WRITTEN EXERCISE.
In the ODE experiment lab notebook below, why is the `solver` function introduced? Explain in one to three sentences.

SOURCE DOCUMENT.

+++

In [13]:
import numpy as np
import torch
import matplotlib.pyplot as plt
from neurodiffeq import diff      # the differentiation operation
from neurodiffeq.ode import solve # the ANN-based solver
from neurodiffeq.conditions import IVP   # the initial condition
from neurodiffeq.networks import FCNN    # fully-connect neural network
from neurodiffeq.networks import SinActv # sin activation
from torch.optim import SGD
# check if GPU is available and use it; otherwise use CPU
device = torch.device("cuda:0" if torch.cuda.is_available() else "cpu")
# device = torch.device("cpu")
%matplotlib notebook

# Experiment Lab for ODE

During the training process of our neural network, loads of hyperparameters could change the final result. To assist our investigations on the relationship between the functional approximations and all the hyperparameters that we can adjust in the `solve` function for this NNDE, we introduce this `solver` function to you.
1. Instantiate a solver. (Specify the ODE/PDE system, initial/boundary conditions, problem domain, etc.)

+++

SOURCE DATA.
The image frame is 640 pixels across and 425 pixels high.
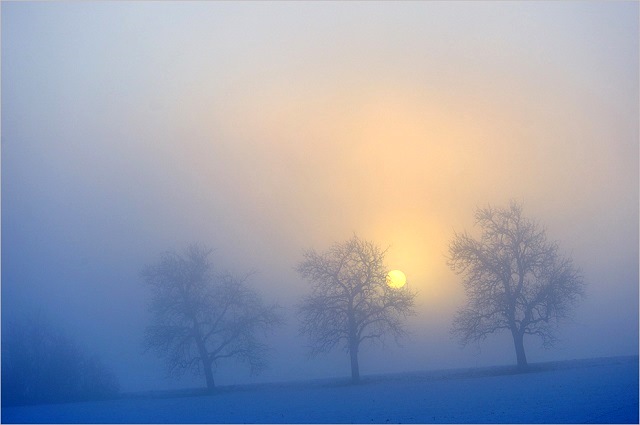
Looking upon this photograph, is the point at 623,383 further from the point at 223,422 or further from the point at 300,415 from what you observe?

+++

WRITTEN RESPONSE.
Many hyperparameters in the neural network's training could change the final result. The `solver` function is introduced to help investigate how the functional approximations relate to the hyperparameters that can be adjusted in the `solve` function for this NNDE.